> _課題の要件_: ねこの最期をつづった文章を、最後の一文のあとから引き継いで書き進めること。

その姿に、何かあのねこのときのような圧迫感を胸に感じ


再びその姿を見て


心が痛くて痛くて


痛くて痛くて痛くて痛くて


痛いんだけど何かそれ以上分からなくて




そのうち


わたしが飼ったから


わたしのところにきてしまったから


わたしじゃなかったら


そう思うことで、その苦しさを片付けてしまったような気がする。









うさぎはわたしの腕の中でしんだ



最後の最後にカッ!と目を見開き、大きな声で鳴いた



動物霊園に行って火葬した




明日、そこへ行く。











あるとき、ねことの隔たりが何かに気づいた



ある日閃いたように、でもそれしかないと、ねこが死んだ日に思った







わたしはねこの中に自分を見ていた





ねこに対し心底かわいいと思えないこと

ねこが自分をいつも威嚇してくること

どう接していいか分からないこと

近寄らせてくれなかったこと

優しくしたいのに拒絶され続けたこと





自分に対し心底かわいいと思えないこと

自分が自分を威嚇していること

自分にどう接していいかわからないこと

自分に歩み寄れなかったこと

優しくしてほしいのに拒絶し続けたこと







わたしは…




わたしを


こんなにも愛してなかったんだ…







ねこに出会ってからずっと


わたしは得体の知れない緊張感を持ち続けていた




思えば、ねこに近づくときは

 
わたしはいつも息を止めて


ものすごく緊張して


ものすごく怖くて


そんな手で触れようとしていた








ねこがもうだめだというので会いに行ったら


結婚して自分の家に連れて行って世話してくれていた弟がその日も甲斐甲斐しく世話をしてた



もう立つことも動くこともできず、2キロしかないねこ


触れると冷たかった


体温が下がってきてて30度ほどだという


よだれが時々垂れ弟はティッシュで丁寧にそれを拭いていた


弟はここ数日2時間おきに起きて様子を見、仕事から帰ると自分の体温でねこを温めた


毛艶もなく恐らく口腔内の状態も良くなく、異臭がした



かつて太りすぎて地面につきそうだったお腹は、臓器に触れられるほど肉が落ち、ふっくらでまんまるしていた顔はキツネのように三角になっていた



次の日、弟が、もうねこの血は黄疸のせいで黄色くなっており、赤くないと教えてくれた


今日か明日、先生がそう言ってたと。

> _記録の抜粋_:
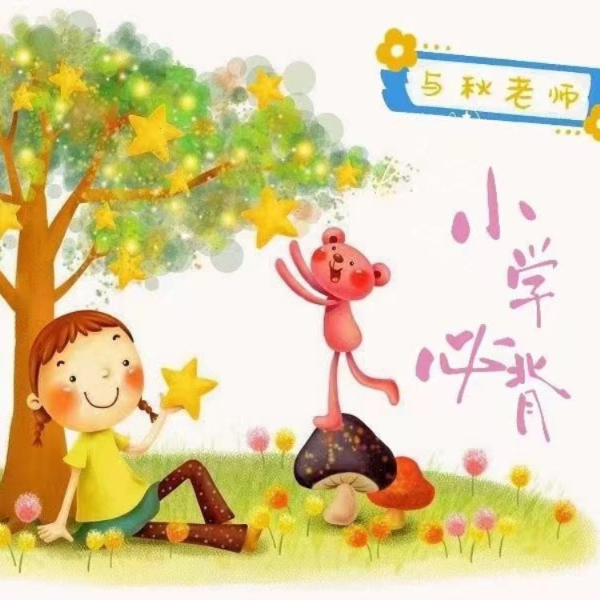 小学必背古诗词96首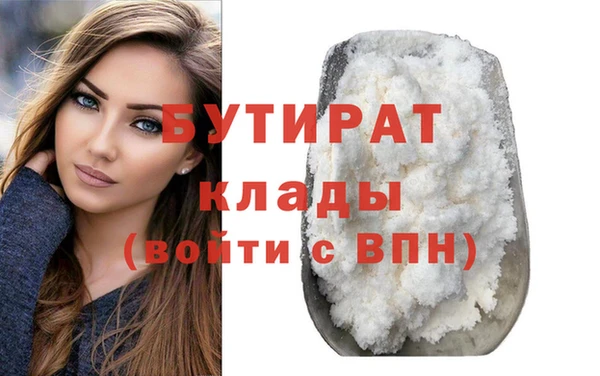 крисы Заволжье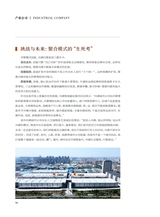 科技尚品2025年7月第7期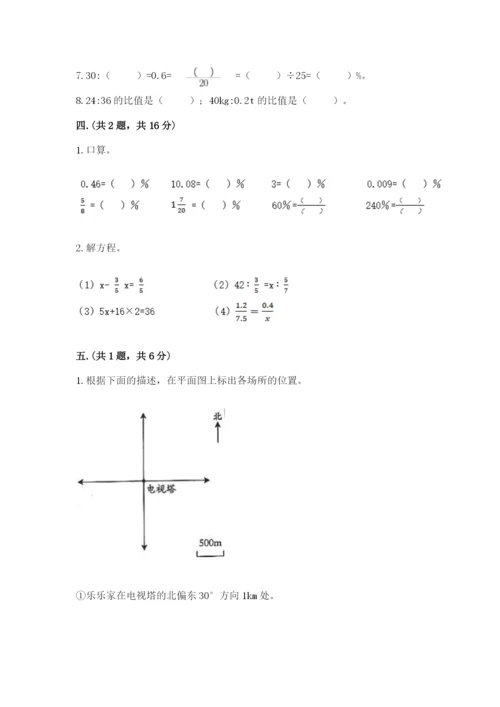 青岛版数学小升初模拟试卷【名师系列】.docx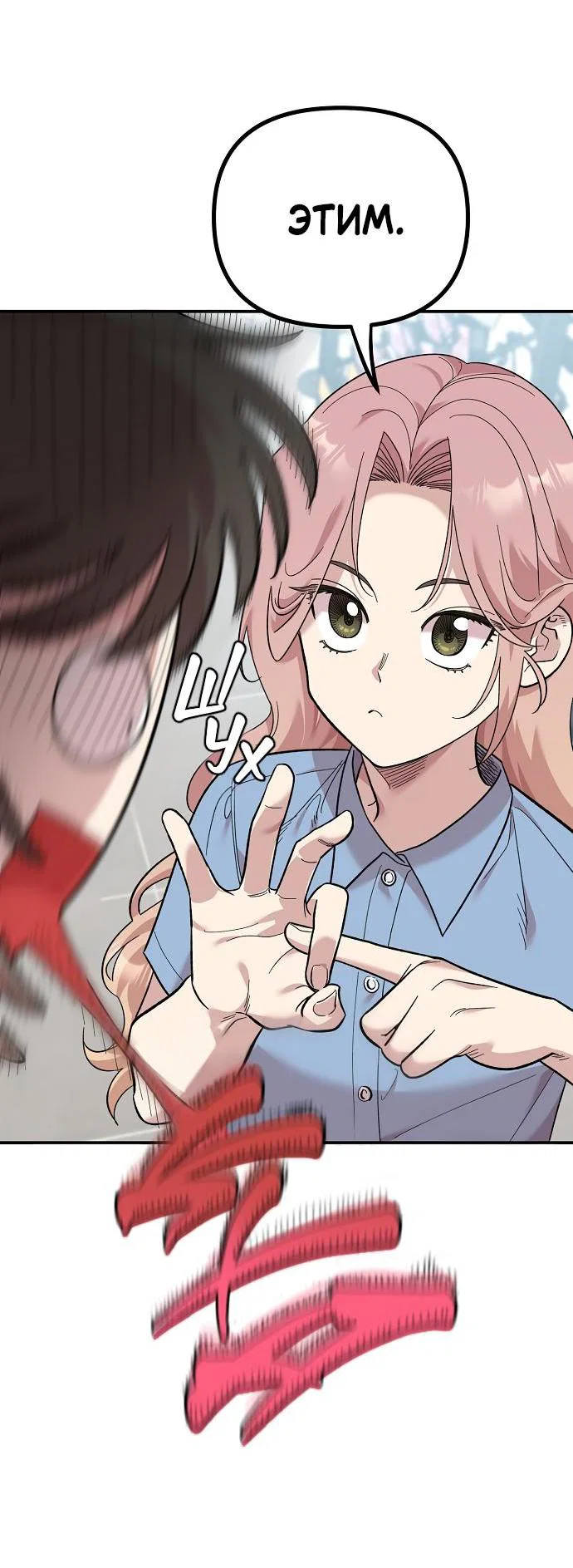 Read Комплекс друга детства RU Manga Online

> _記述回答_:
だけど、とてもおだやかに過ごしているんだと。



わたしはここに書いたことを全て弟に話した



泣いて、何を言ってるかわからなかったけど、溢れてくるままに話した



母や弟が、わたしがいるとねこがストレスを感じると言った時、私が感じてた胸の圧。




それを言われると、ねこに申し訳ないという気持ちと、それとは別に表現できないような苦しさがずっとずっとあったこと



そしてそれは自分を愛せない苦しさだったこと


ねこの中に愛せない自分を見てたこと


そのような自分に触れることはとてつもない恐さだったこと


ねこはその役割をしてくれてたこと









弟は泣いていた



わたしも、泣いた。








ねこは、私達がその話をした夜明けに死んだ



夜遅くに会いにきた母を最後に…







4時半に起きて確認して
6時に起きたら息をしてなかったと








今日ねこの棺に入れる花を買いに行った


お正月の花も買ったしお供えの花も買ったしいずれ訪れるであろう春の花も買った



可愛くて小さな菊や、カラフルなチューリップ、フリフリした花、ゴージャスな花。

少しでも多く色を選び種類も選んだ。


そのたくさんの花を次々と手に取り売り場を眺めてたら。



私は罪滅ぼしのために花をたくさん買っているのか?



そんな気持ちがわいた




たくさんの花を入れてあげることで何か罪滅ぼしをしようとしてるのか?




気分が悪くなり、その考えを一旦横に置いてみた


その考えがなかったらどんな気持ちで花を買っただろうか?




答えは、純粋に、ねこの周りを花で埋めてあげたい、それだけだった






最近の出来事や自分の生きてきた道、起きたこと全てがねこもその一部だと気づいたとき



涙がこみ上げてきた



でもまだ泣けなかった…







こみ上げそうな涙を


喉元にこみ上げてくるそれらを


つばと共にぐっと飲み込み押し込んだ




レジを済ませて足速に店を去った








ねこの亡き骸に触れたとき、ねこはもうここにいないと思った



ねこの体だけがここにあるように感じた




だから明日、君の亡き骸を燃やす。





ねぇ、ねこ。


ねこ

ねこ

ねこ

ねこ…

ねこ…


ねこっ…!



君は寂しくないのかい


わたしは…


わたしはめちゃくちゃないているよ


君のかわいい姿を思い出して…



私たちの間にあった思い出が


例え酷いものが多かったとしても、


それすらも丸飲みできてしまうくらい


きみはかわいいねこだった



ねこ…



私は、きみに、どうやったって、最後には感謝しかできないようになってるんだ…




だから明日は…



敬意を持って君を送り出すよ











ねこへ





ねぇねこ。


わたしもっと頑張るよ


時間がかかるかもしれないけど。


でも自分を愛する方向に頑張るよ








そしてねこ。




何年後かわからないけど




もしよかったら




君さえよかったら








わたしは






 また君に会いたい







令和元年12月27日  永眠

君に哀悼の意を捧ぐ。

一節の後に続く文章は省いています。